● **Directions for this task**
Arrange the lines of the records, from the line containing "Measured from the camera, what" through the line containing "the point at 391,213 <", as a JSON list of strings with one string per line and blank lines omitted.

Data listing
________________

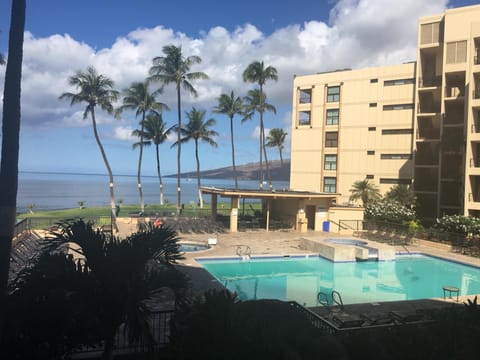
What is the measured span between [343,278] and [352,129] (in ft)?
78.9

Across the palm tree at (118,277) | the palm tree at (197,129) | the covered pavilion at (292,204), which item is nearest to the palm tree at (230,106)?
the palm tree at (197,129)

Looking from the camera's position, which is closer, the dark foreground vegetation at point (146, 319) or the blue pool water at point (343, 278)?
the dark foreground vegetation at point (146, 319)

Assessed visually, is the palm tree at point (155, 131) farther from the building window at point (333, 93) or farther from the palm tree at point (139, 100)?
the building window at point (333, 93)

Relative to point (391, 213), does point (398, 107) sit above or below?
above

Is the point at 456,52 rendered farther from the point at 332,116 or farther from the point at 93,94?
the point at 93,94

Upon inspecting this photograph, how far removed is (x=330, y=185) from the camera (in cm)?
4066

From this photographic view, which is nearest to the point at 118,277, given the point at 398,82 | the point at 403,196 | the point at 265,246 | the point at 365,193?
the point at 265,246

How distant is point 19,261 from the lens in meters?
14.7

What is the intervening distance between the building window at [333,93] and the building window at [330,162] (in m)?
5.89

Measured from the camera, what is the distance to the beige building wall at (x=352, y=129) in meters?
36.9

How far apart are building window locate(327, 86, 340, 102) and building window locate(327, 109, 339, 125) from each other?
1129 millimetres

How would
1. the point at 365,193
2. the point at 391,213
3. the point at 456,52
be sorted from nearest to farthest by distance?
the point at 391,213 < the point at 456,52 < the point at 365,193

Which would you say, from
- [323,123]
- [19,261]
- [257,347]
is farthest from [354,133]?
[257,347]

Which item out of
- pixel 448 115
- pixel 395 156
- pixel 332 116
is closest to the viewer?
pixel 448 115
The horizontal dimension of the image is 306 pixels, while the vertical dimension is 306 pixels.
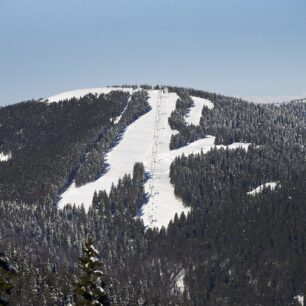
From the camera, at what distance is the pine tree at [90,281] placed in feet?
97.7

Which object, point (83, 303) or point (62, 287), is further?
point (62, 287)

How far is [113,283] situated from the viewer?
536 ft

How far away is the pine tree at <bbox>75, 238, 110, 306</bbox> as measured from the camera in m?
29.8

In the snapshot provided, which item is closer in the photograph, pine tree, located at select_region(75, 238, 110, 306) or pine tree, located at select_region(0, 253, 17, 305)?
pine tree, located at select_region(0, 253, 17, 305)

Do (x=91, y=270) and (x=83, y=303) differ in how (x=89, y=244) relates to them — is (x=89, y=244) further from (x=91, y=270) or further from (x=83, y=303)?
(x=83, y=303)

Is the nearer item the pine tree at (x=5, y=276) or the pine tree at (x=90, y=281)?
the pine tree at (x=5, y=276)

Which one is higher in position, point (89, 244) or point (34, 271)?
point (34, 271)

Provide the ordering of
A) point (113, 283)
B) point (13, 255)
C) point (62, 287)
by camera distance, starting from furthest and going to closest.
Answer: point (113, 283) < point (13, 255) < point (62, 287)

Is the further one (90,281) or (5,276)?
(90,281)

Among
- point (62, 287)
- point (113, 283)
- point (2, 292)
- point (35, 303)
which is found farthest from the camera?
point (113, 283)

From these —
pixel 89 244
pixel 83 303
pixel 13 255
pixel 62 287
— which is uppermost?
pixel 13 255

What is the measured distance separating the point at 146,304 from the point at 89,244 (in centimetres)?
13307

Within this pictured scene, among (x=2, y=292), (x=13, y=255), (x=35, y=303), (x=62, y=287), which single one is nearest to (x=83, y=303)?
(x=2, y=292)

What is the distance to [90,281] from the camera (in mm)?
30047
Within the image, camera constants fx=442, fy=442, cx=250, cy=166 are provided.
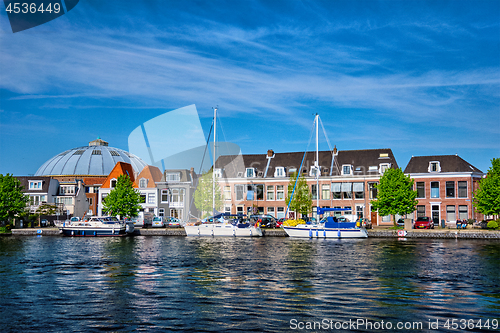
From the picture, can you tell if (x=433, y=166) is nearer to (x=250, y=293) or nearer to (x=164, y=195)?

________________

● **Result for this exercise**
[
  "Measured from the camera, what is the distance to the beige building wall at (x=352, y=129) in meters?",
  "36.9",
  "How far apart are building window locate(327, 86, 340, 102) and building window locate(327, 109, 339, 125) from each other?",
  "1129 millimetres",
  "How would",
  "1. the point at 365,193",
  "2. the point at 391,213",
  "3. the point at 456,52",
  "be sorted from nearest to farthest by distance?",
  "the point at 391,213 < the point at 456,52 < the point at 365,193"
]